Friday, January 11, 2008
One does not have to be sympathetic to the Clintons to understand their bewilderment at Obama's pre-New Hampshire canonization. The man comes from nowhere with a track record as thin as Chauncey Gardiner's. Yet, as Bill Clinton correctly, if clumsily, complained, Obama gets a free pass from the press.
It's not just that NBC admitted that "it's hard to stay objective covering this guy." Or that Newsweek had a cover article so adoring that one wonders what is left for coverage of the Second Coming. Or that Obama's media acolytes wax poetic that his soaring rhetoric and personal biography will abolish the ideological divide of the 1960s -- as if the division between left and right, between welfare statism and free markets, between internationalism and unilateralism, between social libertarianism and moral traditionalism are residues of Sgt. Pepper and the March on Washington. The baby boomers in their endless solipsism now think they invented left and right -- the post-Enlightenment contest of ideologies that dates back to the seating arrangements of the Estates-General in 1789.

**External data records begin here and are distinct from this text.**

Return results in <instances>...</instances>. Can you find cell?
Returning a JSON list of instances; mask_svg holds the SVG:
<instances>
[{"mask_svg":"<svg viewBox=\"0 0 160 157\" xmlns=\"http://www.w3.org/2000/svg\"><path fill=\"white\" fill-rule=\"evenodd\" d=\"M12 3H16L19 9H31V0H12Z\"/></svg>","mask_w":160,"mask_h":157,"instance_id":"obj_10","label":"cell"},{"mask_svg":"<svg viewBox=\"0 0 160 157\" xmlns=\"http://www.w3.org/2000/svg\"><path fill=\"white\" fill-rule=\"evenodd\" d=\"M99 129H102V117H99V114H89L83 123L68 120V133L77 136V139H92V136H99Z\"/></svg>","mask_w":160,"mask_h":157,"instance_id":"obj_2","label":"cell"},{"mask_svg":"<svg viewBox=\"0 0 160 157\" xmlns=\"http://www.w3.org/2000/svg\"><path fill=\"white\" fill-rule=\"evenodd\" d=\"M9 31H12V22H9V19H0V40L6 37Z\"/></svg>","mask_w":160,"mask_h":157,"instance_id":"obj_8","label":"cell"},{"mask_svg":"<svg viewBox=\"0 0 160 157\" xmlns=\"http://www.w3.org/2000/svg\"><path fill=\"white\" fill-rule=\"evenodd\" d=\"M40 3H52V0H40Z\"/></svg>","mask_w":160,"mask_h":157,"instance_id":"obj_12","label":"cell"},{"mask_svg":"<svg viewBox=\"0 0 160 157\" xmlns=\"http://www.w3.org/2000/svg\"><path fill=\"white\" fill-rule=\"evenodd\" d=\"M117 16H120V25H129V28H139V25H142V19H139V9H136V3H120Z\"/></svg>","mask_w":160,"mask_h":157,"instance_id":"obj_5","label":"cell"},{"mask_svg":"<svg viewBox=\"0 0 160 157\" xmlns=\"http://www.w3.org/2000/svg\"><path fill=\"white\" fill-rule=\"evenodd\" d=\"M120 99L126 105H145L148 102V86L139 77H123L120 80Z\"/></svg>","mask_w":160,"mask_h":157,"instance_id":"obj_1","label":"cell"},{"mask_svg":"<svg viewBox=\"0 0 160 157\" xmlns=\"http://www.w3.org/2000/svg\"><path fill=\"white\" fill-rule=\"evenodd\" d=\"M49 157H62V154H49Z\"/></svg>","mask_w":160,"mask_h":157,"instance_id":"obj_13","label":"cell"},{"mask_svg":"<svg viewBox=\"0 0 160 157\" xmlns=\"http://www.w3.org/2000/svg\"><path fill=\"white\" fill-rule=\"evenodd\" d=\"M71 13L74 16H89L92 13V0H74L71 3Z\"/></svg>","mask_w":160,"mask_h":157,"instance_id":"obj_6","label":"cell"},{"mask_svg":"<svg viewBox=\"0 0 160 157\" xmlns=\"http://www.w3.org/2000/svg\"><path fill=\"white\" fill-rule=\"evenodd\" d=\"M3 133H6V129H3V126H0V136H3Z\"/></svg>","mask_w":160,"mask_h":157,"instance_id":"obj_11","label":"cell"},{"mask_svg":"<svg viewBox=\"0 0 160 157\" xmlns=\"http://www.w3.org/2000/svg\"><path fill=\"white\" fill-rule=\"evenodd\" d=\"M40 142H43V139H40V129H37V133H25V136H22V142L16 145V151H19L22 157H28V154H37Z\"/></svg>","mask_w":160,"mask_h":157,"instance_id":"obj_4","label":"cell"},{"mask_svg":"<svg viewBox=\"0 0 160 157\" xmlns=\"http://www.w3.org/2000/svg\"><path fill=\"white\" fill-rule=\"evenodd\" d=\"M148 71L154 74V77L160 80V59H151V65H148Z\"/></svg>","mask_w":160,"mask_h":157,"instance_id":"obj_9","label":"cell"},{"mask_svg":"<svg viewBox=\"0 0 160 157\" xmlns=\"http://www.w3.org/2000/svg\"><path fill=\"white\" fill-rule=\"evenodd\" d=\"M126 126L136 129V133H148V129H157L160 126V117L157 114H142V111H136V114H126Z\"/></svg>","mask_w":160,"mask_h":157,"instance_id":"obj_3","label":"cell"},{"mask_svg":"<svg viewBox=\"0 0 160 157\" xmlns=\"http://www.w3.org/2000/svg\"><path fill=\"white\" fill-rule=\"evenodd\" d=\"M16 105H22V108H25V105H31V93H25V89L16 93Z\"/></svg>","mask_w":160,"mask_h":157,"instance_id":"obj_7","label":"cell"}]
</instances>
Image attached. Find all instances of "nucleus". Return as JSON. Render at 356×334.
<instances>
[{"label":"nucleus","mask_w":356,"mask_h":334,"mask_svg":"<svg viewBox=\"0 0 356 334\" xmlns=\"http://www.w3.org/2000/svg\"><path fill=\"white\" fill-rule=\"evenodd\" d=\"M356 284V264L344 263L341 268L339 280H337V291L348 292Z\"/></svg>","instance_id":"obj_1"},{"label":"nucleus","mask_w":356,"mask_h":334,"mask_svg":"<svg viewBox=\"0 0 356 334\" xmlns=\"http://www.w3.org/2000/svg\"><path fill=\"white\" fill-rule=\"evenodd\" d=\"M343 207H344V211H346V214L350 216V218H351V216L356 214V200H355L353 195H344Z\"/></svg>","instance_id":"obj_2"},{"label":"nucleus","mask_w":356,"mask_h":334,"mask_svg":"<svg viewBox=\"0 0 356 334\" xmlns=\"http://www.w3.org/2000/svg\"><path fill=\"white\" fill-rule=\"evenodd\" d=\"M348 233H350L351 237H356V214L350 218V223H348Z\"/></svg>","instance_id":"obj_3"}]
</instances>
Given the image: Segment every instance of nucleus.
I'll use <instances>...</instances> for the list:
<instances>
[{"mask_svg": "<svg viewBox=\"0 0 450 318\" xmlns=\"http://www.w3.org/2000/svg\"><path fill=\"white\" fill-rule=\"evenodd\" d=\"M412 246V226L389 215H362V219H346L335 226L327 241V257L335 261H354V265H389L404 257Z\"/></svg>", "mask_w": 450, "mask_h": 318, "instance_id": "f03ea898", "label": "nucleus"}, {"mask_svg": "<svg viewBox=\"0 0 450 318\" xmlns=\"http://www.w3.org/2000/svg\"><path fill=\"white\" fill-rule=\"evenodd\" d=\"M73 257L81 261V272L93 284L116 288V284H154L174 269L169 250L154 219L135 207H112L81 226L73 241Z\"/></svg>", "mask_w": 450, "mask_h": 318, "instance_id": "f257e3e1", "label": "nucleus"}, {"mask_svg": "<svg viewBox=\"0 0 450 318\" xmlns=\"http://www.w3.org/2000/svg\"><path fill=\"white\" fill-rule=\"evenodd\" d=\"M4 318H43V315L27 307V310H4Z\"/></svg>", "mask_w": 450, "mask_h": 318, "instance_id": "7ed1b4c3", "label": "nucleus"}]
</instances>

The freest of all passes to Obama is the general neglect of the obvious central contradiction of his candidacy: The bipartisan uniter who would bring us together by transcending ideology is at every turn on every policy an unwavering, down-the-line, unreconstructed, uninteresting, liberal Democrat.
It feels like Bush is the president of his supporters. It feels like Obama would be the president of America. That he would do things many on the right would disagree with is obvious; but he would do it with majority support, with respect, and with honor.
If you don't believe me, believe the independents who are breaking largely towards him. Believe the Republicans, who have much more favorable views and fewer unfavorable views of him than any other Democrat.
Or, let's just put it simply. Hillary's less liberal than Obama, but America under her presidency would be a lot more bitterly divided than one under Obama (or the one under Bush.) Do you deny this?
Reagan didn't speak for the left. The left hated him, especially on foreign policy. Rather Reagan spoke for the majority of the country- remember, he won reelection with almost 59% of the popular vote, a percentage that hasn't been replicated since.